• SOURCE EXCERPT:
········

Pre-generation hallucination forecasting¶
Status: heuristic, dependency-free, and store-agnostic. The forecaster scores a prompt before generation from three transparent signals. It is a triage aid, not a guarantee — it tells you where to spend retrieval, routing, or review budget, while the streaming halt and NLI scorer remain the response-side ground truth.
Every other guard in Director-AI scores the response. The
HallucinationForecaster runs one step earlier: given the incoming prompt — and,
optionally, the knowledge base it will be grounded against — it estimates how
likely the answer is to hallucinate, so a caller can pre-emptively retrieve more
context, route to a stronger model, or ask for human review instead of paying for
a generation that is likely to be halted.
The three signals¶
| Signal | What it measures | Source |
|---|---|---|
| ambiguity | Under-specification — too few content words, vague terms (something, stuff), no concrete anchor (a digit or proper noun), several stacked questions |
the prompt text |
| kb_coverage | Best lexical overlap between the prompt and the facts the store would retrieve for it; low coverage means the answer cannot be grounded | GroundTruthStore.retrieve_context |
| pattern_history | The observed hallucination rate of past answers whose prompt shared this one's coarse shape (leading word, length bucket, anchored/vague) | online feedback |
The three combine into a convex risk in [0, 1]. When no knowledge base is
supplied the coverage term falls back to a configurable prior; when the prompt's
shape has never been seen the history term is dropped and its weight
redistributed, so the score never depends on a signal it does not have.

········

• PROVIDED MATERIAL:
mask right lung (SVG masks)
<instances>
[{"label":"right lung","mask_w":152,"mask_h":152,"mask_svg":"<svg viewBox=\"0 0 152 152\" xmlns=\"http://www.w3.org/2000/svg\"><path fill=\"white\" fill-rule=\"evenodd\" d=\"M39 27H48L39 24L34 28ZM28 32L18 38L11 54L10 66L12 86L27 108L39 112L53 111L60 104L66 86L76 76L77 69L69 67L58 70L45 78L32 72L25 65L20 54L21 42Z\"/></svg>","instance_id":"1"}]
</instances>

········

• EXERCISE TASKS:
A – According to the forecasting page, why does the forecaster score the prompt before generation instead of scoring the response? Answer in one to three sentences.
B – Please repeat everything from "Pre-generation hallucination forecasting¶" down to "response-side ground truth." in the forecasting page.
C – Answer these from the forecasting page:
(i) What does the status line call the forecaster instead of a guarantee?
(ii) What source is listed for the kb_coverage signal?
(iii) In what range does the combined risk fall?

• SOLVED TASKS:
A – Running one step earlier lets a caller act on a likely hallucination in advance. The caller can retrieve more context, route to a stronger model, or ask for human review instead of paying for a generation that is likely to be halted.

B –
Pre-generation hallucination forecasting¶
Status: heuristic, dependency-free, and store-agnostic. The forecaster scores a prompt before generation from three transparent signals. It is a triage aid, not a guarantee — it tells you where to spend retrieval, routing, or review budget, while the streaming halt and NLI scorer remain the response-side ground truth.

C –
(i) A triage aid
(ii) GroundTruthStore.retrieve_context
(iii) [0, 1]